Source records:
BEGIN

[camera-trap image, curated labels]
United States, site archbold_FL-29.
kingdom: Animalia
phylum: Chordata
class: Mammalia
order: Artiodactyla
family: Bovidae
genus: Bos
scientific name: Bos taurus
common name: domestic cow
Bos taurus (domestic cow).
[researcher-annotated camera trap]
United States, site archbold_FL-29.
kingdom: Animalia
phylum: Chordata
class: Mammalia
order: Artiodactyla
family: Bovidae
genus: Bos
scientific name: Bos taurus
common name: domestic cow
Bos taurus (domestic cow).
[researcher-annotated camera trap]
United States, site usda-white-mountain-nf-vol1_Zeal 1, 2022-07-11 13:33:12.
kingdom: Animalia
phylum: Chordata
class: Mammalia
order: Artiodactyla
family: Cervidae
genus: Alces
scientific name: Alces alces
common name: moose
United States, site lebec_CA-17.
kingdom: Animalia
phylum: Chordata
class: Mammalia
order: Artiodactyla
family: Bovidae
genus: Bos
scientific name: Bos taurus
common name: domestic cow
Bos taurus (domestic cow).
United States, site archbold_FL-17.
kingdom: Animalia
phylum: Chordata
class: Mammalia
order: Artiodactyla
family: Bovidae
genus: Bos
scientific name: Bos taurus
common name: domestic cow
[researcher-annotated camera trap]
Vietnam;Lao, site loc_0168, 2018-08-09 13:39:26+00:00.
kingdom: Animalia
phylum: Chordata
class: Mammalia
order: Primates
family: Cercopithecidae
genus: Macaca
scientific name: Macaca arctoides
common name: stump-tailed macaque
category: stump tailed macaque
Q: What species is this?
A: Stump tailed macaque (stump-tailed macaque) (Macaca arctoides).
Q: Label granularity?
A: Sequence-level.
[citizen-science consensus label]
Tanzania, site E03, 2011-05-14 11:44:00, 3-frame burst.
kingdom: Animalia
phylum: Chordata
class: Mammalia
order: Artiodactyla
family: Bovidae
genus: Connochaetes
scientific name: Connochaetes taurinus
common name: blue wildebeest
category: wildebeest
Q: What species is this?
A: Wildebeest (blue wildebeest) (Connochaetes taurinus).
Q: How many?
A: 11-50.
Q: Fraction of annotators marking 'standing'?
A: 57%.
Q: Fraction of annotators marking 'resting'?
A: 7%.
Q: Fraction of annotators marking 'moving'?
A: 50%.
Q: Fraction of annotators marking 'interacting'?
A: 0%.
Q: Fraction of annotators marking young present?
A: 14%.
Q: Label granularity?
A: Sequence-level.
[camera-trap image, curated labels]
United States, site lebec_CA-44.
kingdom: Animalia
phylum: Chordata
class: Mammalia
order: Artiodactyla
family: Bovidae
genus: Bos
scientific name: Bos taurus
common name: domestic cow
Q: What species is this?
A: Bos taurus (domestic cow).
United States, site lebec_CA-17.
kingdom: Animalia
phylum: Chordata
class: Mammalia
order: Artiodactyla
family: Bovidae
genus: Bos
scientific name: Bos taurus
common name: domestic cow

END

◆ **What this task involves**
Find and copy each line above holding "States".

◆ **Answer to this exercise**
United States, site archbold_FL-29.
United States, site archbold_FL-29.
United States, site usda-white-mountain-nf-vol1_Zeal 1, 2022-07-11 13:33:12.
United States, site lebec_CA-17.
United States, site archbold_FL-17.
United States, site lebec_CA-44.
United States, site lebec_CA-17.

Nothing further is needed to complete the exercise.